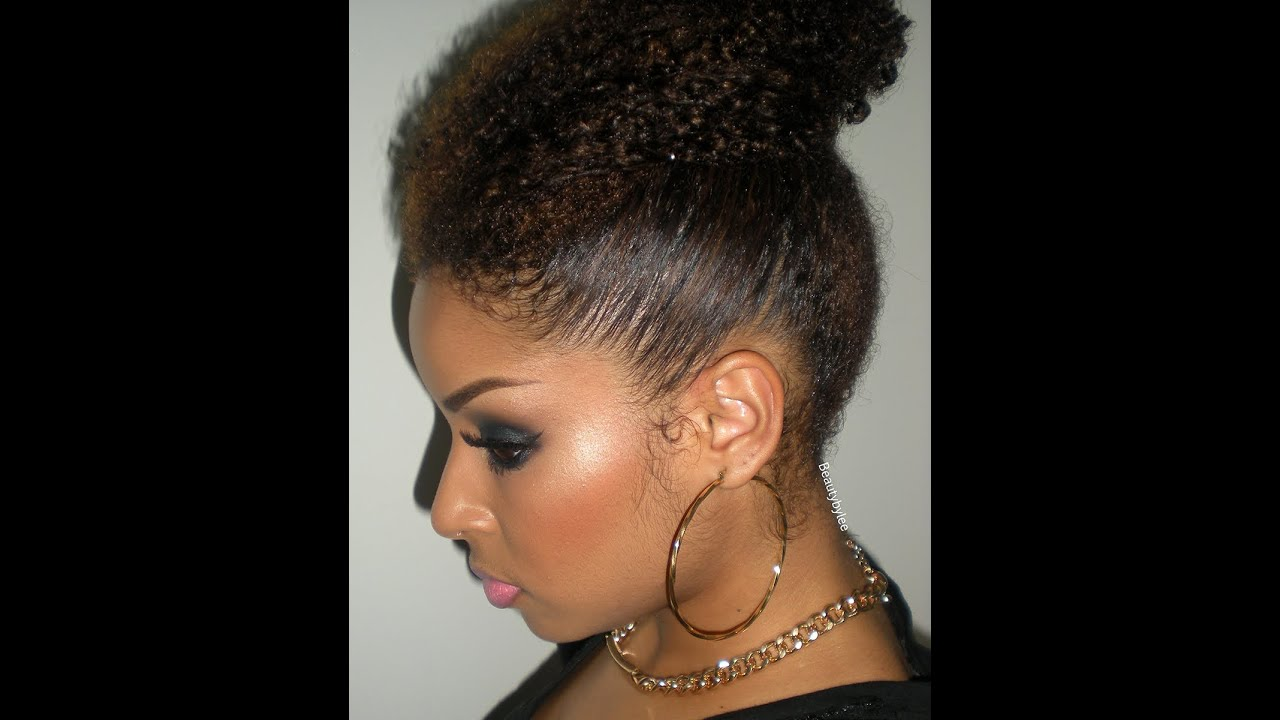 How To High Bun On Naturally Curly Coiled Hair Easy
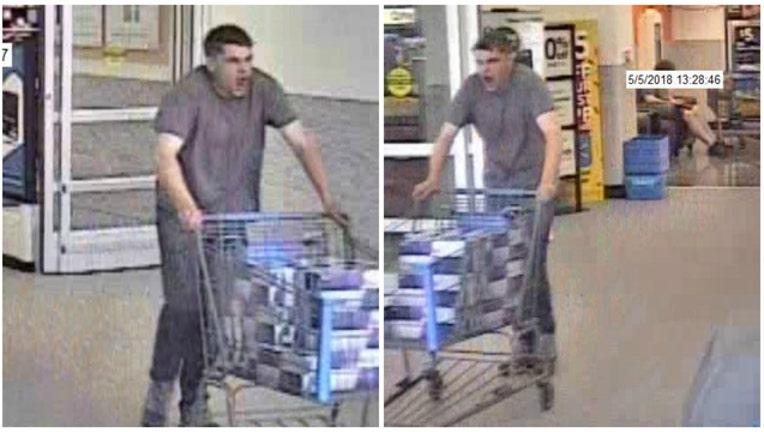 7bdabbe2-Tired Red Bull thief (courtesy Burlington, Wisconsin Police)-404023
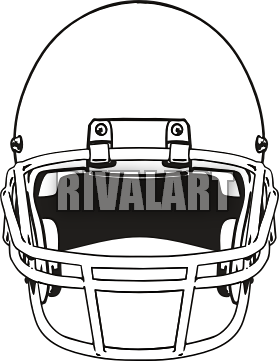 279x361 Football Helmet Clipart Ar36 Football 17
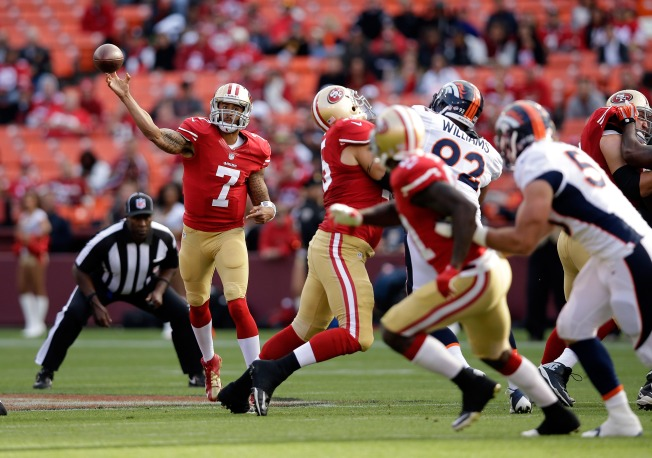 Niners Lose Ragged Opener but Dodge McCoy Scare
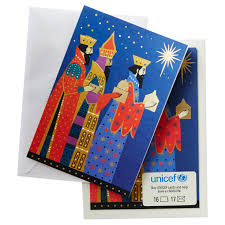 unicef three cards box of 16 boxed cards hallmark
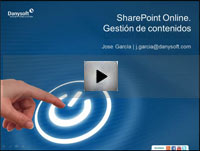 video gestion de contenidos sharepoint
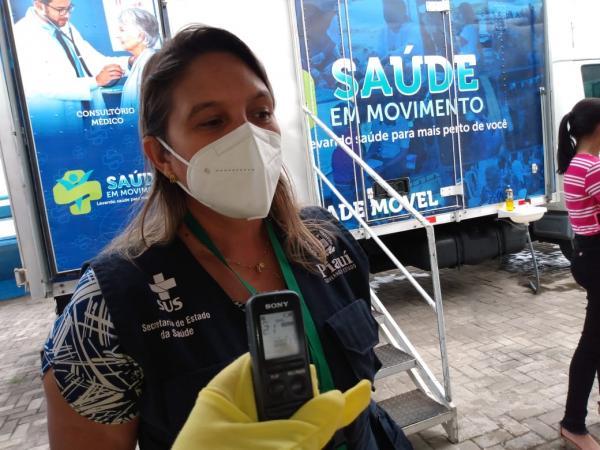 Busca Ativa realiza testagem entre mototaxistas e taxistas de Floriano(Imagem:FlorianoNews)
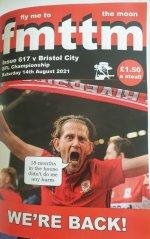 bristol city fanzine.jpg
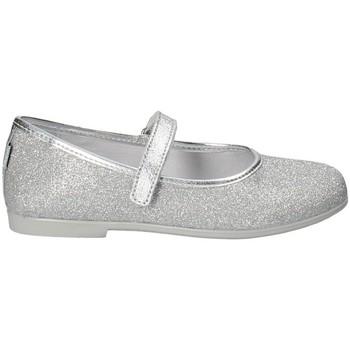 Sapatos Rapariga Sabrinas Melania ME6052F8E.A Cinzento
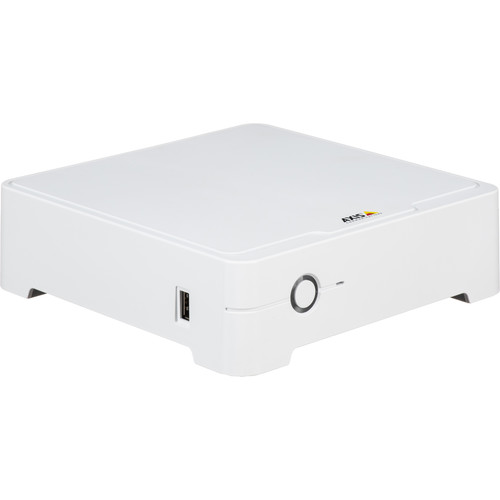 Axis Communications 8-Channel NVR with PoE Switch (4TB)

- - - - -

To complete the exercise, return the listing above exactly and omit its pictures.

 How To High Bun On Naturally Curly Coiled Hair Easy
 7bdabbe2-Tired Red Bull thief (courtesy Burlington, Wisconsin Police)-404023
 279x361 Football Helmet Clipart Ar36 Football 17
 Niners Lose Ragged Opener but Dodge McCoy Scare
 unicef three cards box of 16 boxed cards hallmark
 video gestion de contenidos sharepoint
 Busca Ativa realiza testagem entre mototaxistas e taxistas de Floriano(Imagem:FlorianoNews)
 bristol city fanzine.jpg
 Sapatos Rapariga Sabrinas Melania ME6052F8E.A Cinzento
 Axis Communications 8-Channel NVR with PoE Switch (4TB)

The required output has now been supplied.